• _Task instructions_
**1.** Answer these questions using the passage on arriving in Pittsburgh:
(a) What was the cab driver's name?
(b) For how many years has the driver lived in Pittsburgh?
(c) How many guest rooms does The Priory have?
**2.** Say whether each statement agrees with the passage on arriving in Pittsburgh, quoting the words that decide it:
(a) The Priory was built in 1888 as a Benedictine monastery.
(b) The shops in the terminal were open at the time of arrival.
(c) The drive to the hotel took about an hour.

• _Passage to read_

::::::::

It was pitch-dark and raining hard as my flight from California touched down on the runway at the once-legendary “Steel City” of Pittsburgh, Pennsylvania.

Inside the terminal it was after hours and dark and void of activity with closed shops and airline counters.

Outside at the curb however, there was a single cab whose driver who would miraculously turn the dreary nighttime arrival into a blessed welcome for me!

“Odi” was my cabby’s name.

Born in Jerusalem, the son of a Jewish father and Roman Catholic mother 46 years ago, Odi was also a man of the world having resided in Europe and now for the past 14 years in Pittsburgh.

On assignment myself to explore Pittsburgh’s deep spiritual roots of faith, Odi, was a Biblical scholar and a true Godsend for the half-hour drive to my hotel located in the heart of Pittsburgh’s ethnic “Deutschtown” German neighborhood.

Built in 1888 as a Benedictine monastery, today The Priory is Pittsburgh’s only European-style boutique hotel with 42 handsome guest rooms. Adjoining it across a delightful courtyard is the former St. Mary’s Church. Today it now serves as the hotel’s Grand Banquet Hall with its walls and ceiling a stunning display of stained glass.

::::::::

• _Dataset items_
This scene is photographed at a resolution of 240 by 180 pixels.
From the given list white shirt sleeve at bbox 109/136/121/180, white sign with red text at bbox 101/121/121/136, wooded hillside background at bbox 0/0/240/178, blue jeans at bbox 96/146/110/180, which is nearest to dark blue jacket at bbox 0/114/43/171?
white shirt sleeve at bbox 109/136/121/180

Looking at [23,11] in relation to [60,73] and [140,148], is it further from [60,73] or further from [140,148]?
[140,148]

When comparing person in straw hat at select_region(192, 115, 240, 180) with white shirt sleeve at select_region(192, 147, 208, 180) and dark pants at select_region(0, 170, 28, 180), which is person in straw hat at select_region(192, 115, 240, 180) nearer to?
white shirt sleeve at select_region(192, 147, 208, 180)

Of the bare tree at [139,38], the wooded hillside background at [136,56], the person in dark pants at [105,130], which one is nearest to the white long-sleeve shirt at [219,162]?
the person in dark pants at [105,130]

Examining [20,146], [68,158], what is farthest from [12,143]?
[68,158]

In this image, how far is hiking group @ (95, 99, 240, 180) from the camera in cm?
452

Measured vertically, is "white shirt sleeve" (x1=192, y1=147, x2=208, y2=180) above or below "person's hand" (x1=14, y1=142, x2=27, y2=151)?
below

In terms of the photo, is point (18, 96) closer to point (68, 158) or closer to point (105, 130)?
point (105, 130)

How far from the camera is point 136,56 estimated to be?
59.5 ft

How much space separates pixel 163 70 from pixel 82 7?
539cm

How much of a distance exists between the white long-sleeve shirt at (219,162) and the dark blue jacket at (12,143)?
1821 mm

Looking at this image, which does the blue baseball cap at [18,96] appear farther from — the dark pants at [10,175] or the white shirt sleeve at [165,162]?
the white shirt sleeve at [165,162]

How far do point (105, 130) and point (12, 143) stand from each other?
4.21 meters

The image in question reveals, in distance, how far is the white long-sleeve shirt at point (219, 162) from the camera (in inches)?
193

::::::::

• _Results_
**1.**
(a) Odi
(b) 14 years
(c) 42

**2.**
(a) Yes: "Built in 1888 as a Benedictine monastery"
(b) No: "closed shops and airline counters"
(c) No: "the half-hour drive to my hotel"